According to the given text, why can the resurgent far right not be shamed or embarrassed by scandal over its xenophobia? Explain in one to three sentences.

Given text:
________
As a class the survivalist impulse is to construct our politics around prefiguration. Fears, of the permanent threat of poverty, of displacement, of violence and reprisal against the embattled permanence of our negotiation with capital that we may eat, be housed, be free from harassment, intimidation and violence from the state are unified into the transformative concept of resistance, a bulwark against nihilism. One aspect of the US uprisings that has been so levelling and piercing is how militantly unfiltered their responses to the cumulative emotional affect of a daily life under the threat of murder at the hands of the state has been. Not only this, but this fear, this constantly demarcated and indelible precondition of life in a society with a social and economic base born from racist extraction has occurred at a time when white supremacy is openly, degradingly turbocharged like never before.

This is a resurgent and avowedly nativist far right in a convergence with traditional forms of social and economic conservatism. Such a post-neoliberal order has ruthlessly targeted and deliberately embattled a base constituency of xenophobic sentiment  and has no potentiality for shaming or scandal on those terms, something liberals seem to consistently and spectacularly fail ro comprehend. This unashamed crudity is the very crux of the revived nationalist political project and it’s rallying appeal. It’s here that the commentariats continued retreat in to their own unreality, a childlike delusion that the façade of a post-racial society of classlessness ever existed and that Trump, Brexit etc represents some kind of gauche intrusion onto this level playing field that reamins alien to the majority of us, seems so profoundly inadequate. They have often approached militantly antifascist sentiment with a kind of sociopathically disconnected reading of upper middle class turn-of-the-century social rationalism, one in which they can barely acknowledge that that their own calls for cool heads and “grown up” adherences to rotted, unfit for purpose liberal institutions inspires nothing but contempt from those of us who live in communities dogged by the threat of fascist incursion.


That a white skin tone protects me against much of the most brutal and ritualised class oppressions perfected and reimported during colonialism and institutionalised to this day is undeniable. To gloss over that subject would be as cowardly as it would be useless. This is a privilege in the true sense of a word too often overused and rhetorically employed as a box checking exercise by white liberals to absolve themselves of responsibility for real world action.
________
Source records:
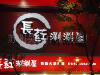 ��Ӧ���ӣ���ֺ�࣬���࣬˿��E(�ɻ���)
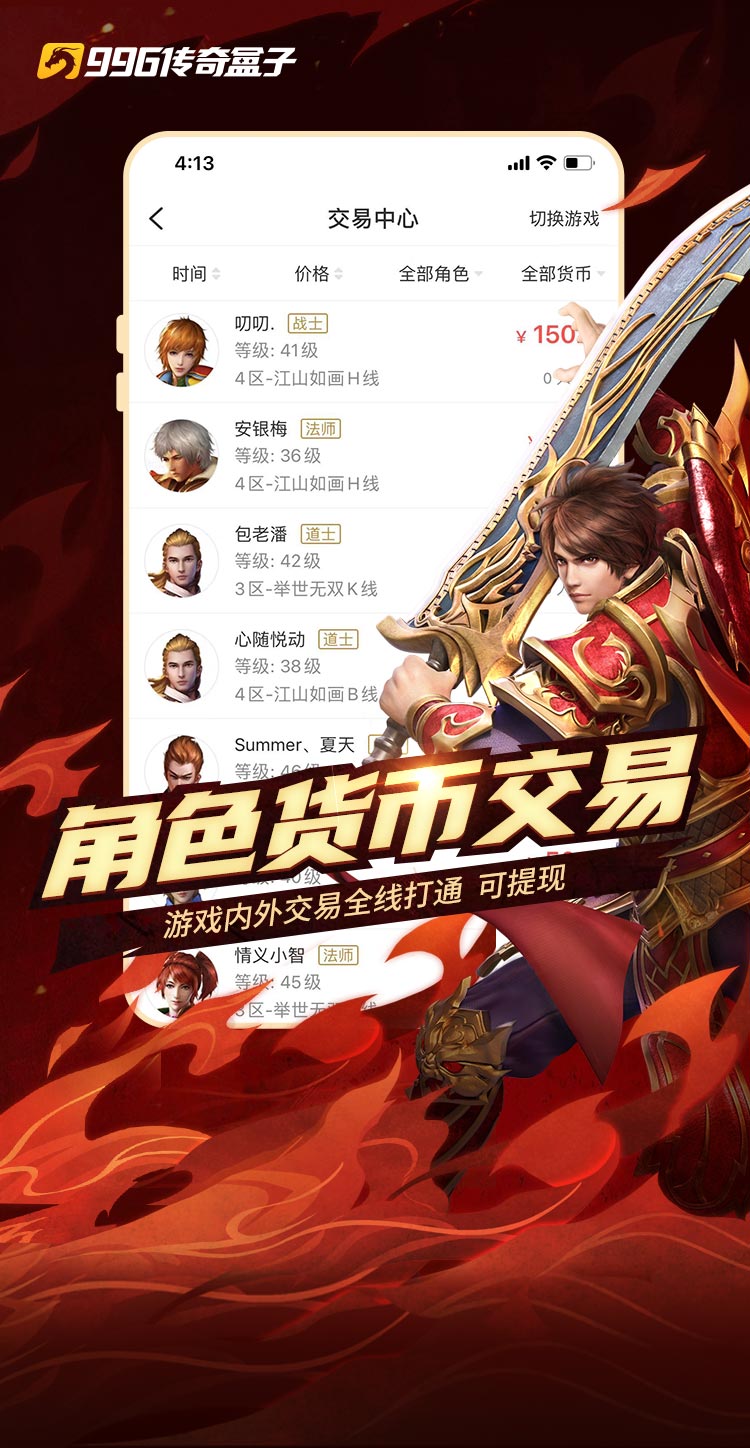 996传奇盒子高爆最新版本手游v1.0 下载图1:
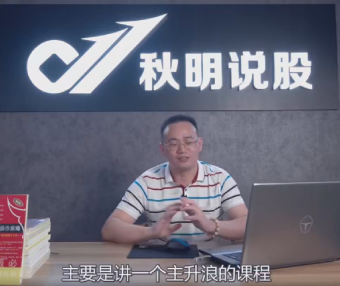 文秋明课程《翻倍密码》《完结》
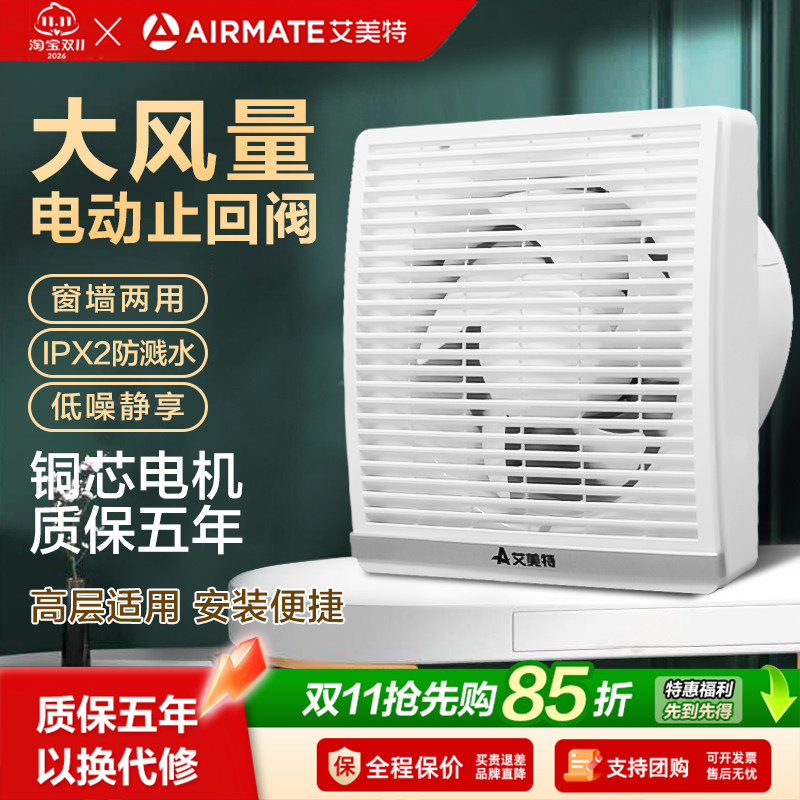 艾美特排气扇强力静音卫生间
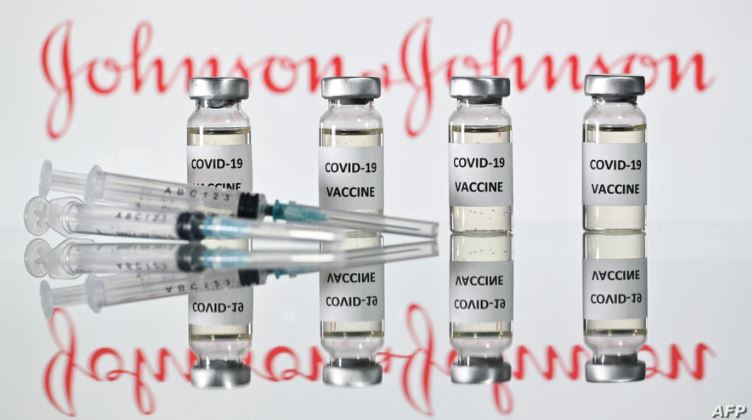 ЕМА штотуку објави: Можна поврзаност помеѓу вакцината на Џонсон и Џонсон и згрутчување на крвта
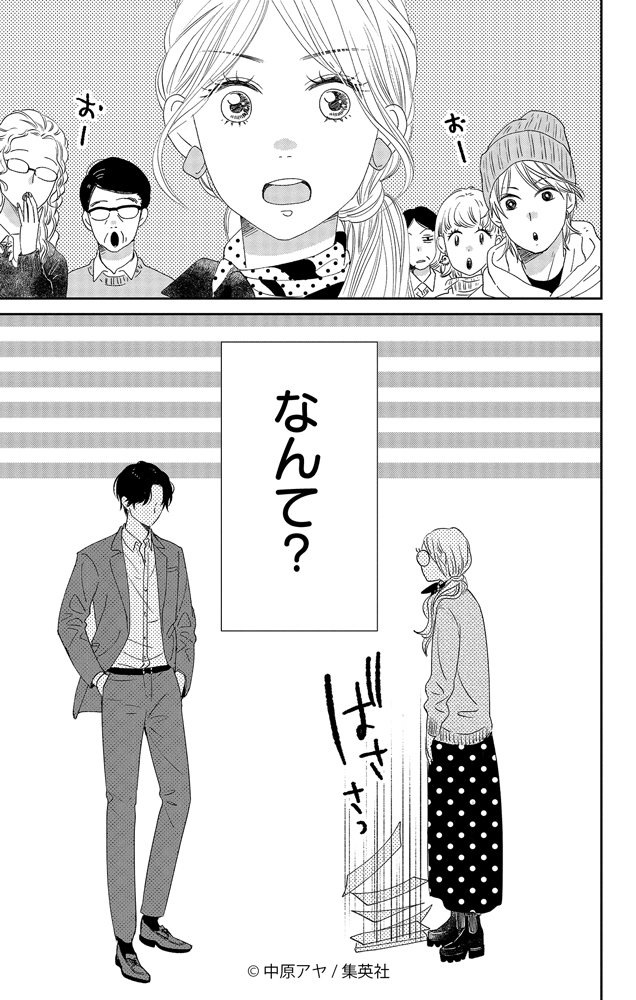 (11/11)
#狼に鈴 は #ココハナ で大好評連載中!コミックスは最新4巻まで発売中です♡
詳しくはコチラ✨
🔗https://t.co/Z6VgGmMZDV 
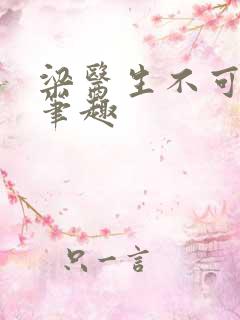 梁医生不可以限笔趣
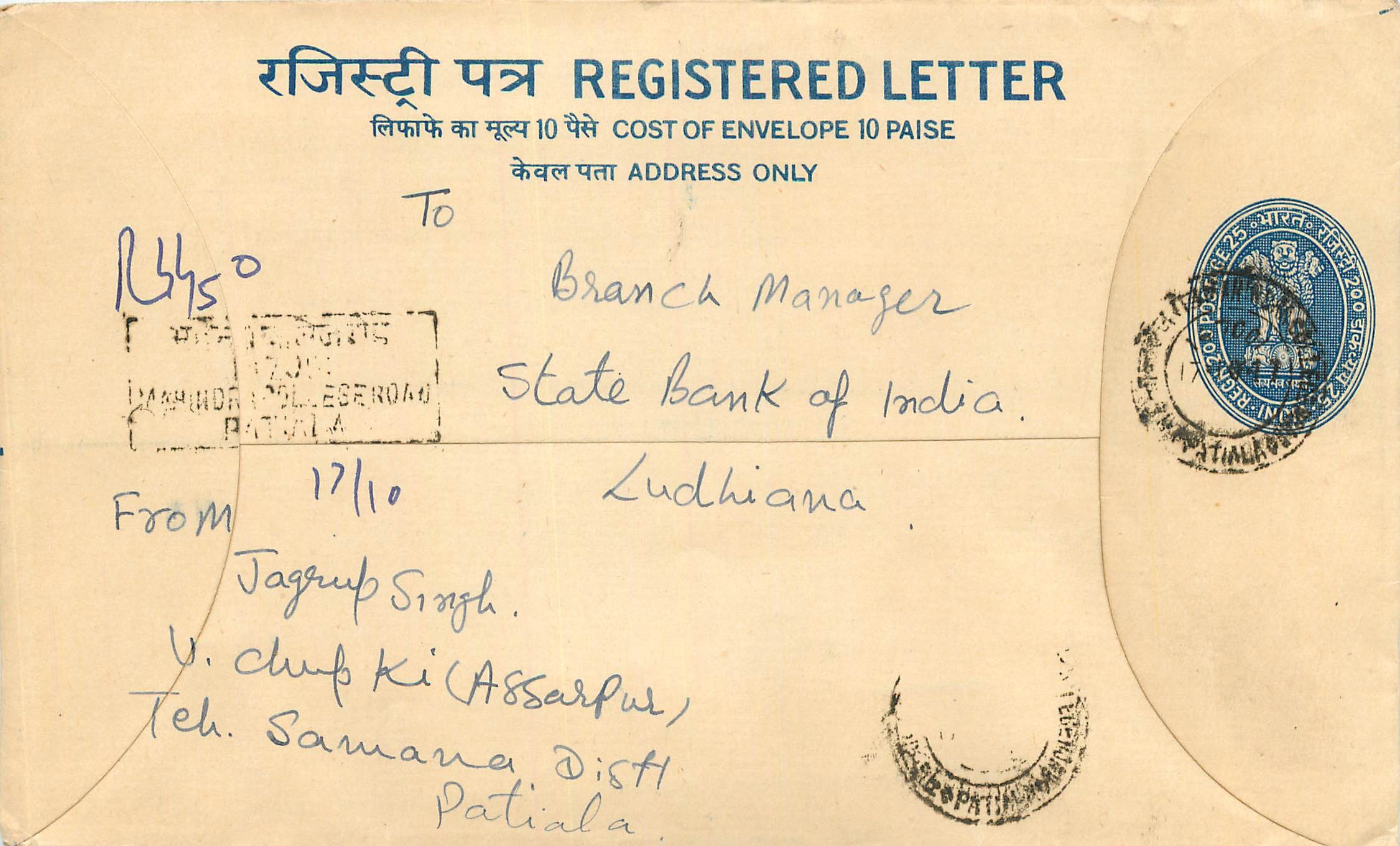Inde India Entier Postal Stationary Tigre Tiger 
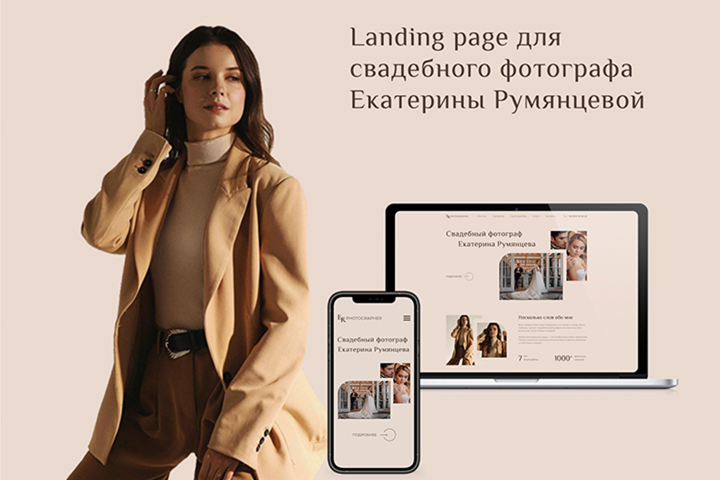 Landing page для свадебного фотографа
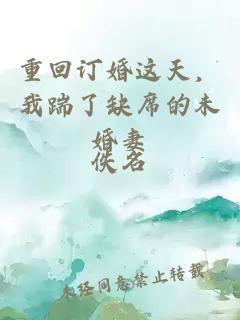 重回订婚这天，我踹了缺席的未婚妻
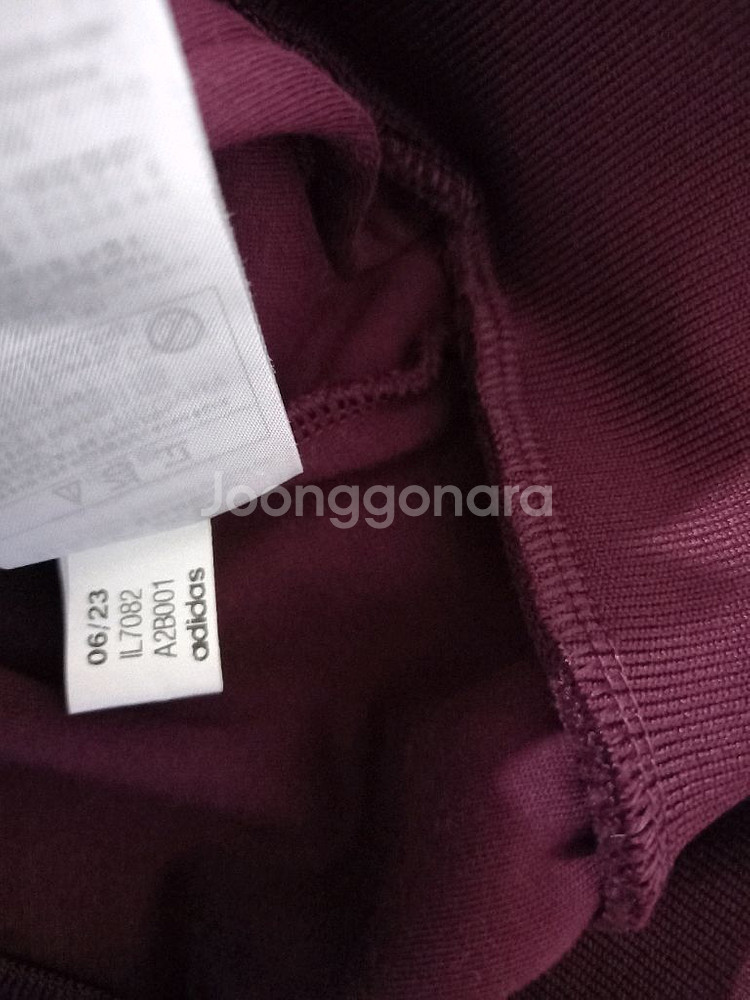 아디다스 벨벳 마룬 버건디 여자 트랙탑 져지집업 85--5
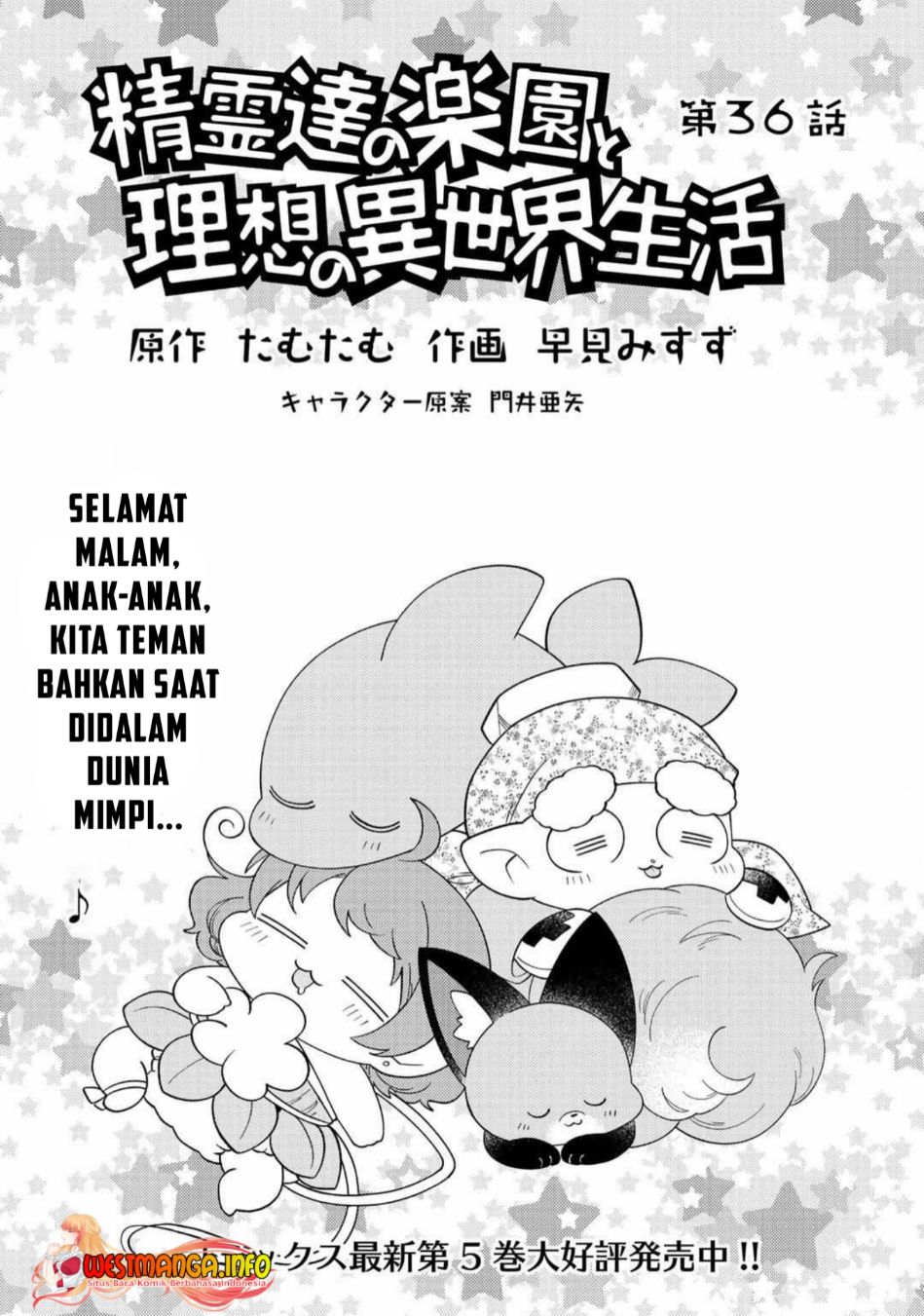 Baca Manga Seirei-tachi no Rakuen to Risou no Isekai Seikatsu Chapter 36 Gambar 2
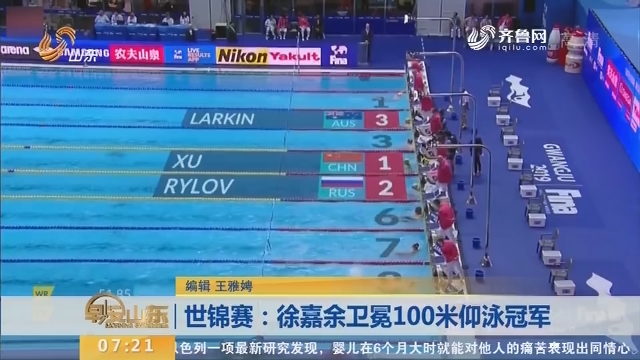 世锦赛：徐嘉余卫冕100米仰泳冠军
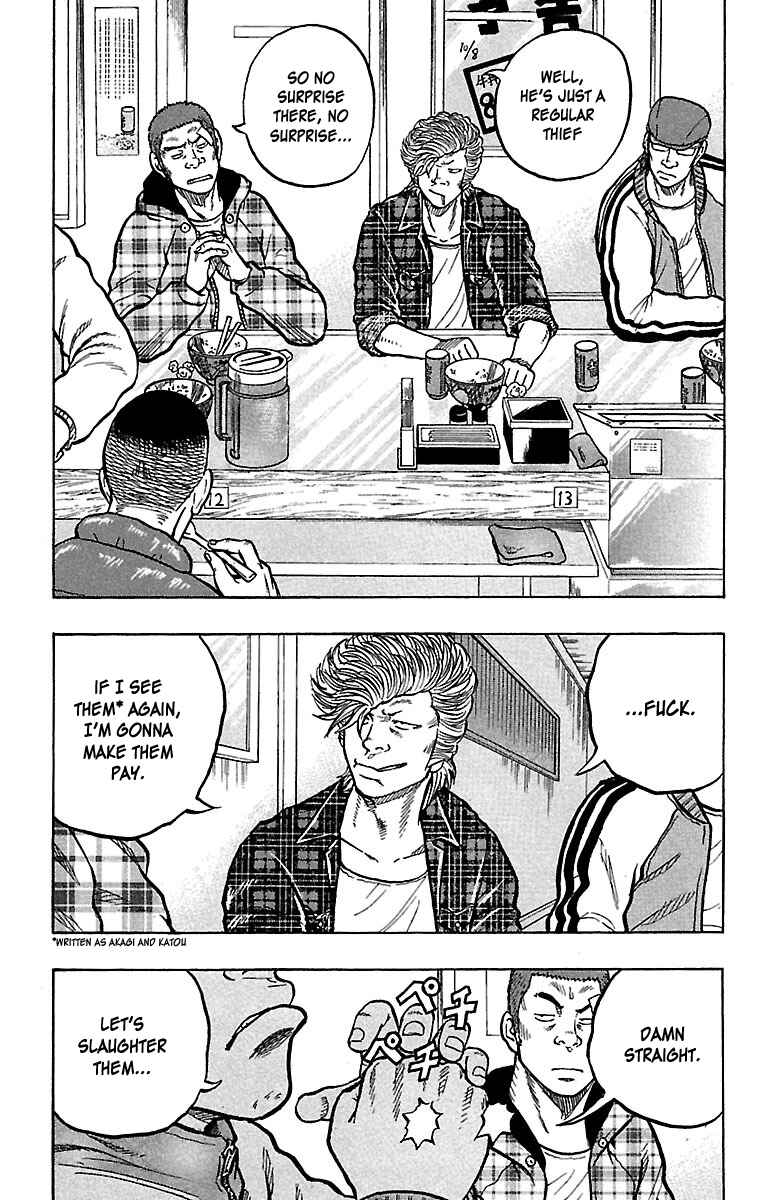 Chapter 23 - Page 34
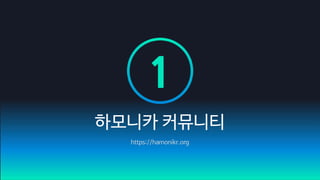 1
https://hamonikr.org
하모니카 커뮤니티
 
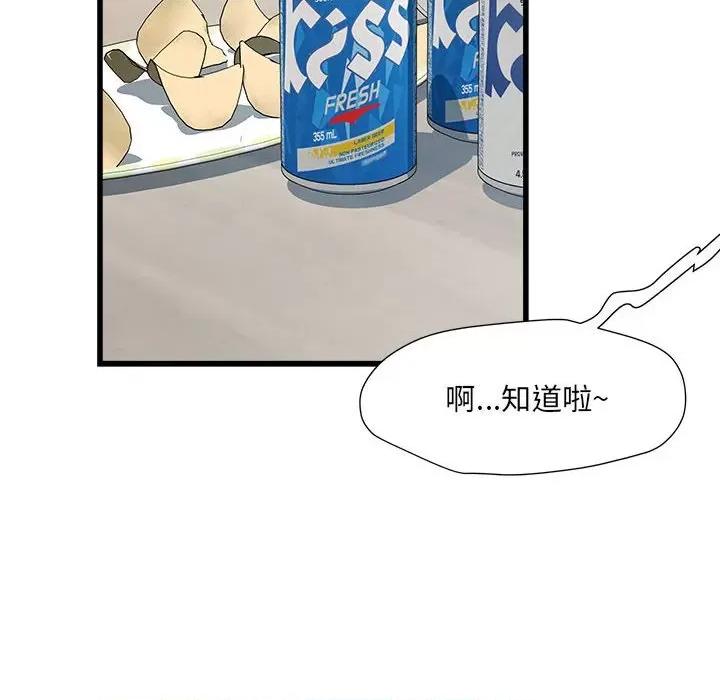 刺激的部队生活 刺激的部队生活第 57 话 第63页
________
Exercise solution:
The far right has deliberately targeted a base constituency of xenophobic sentiment, so scandal on those terms cannot hurt it. Its unashamed crudity is the very crux of the revived nationalist political project and of its rallying appeal.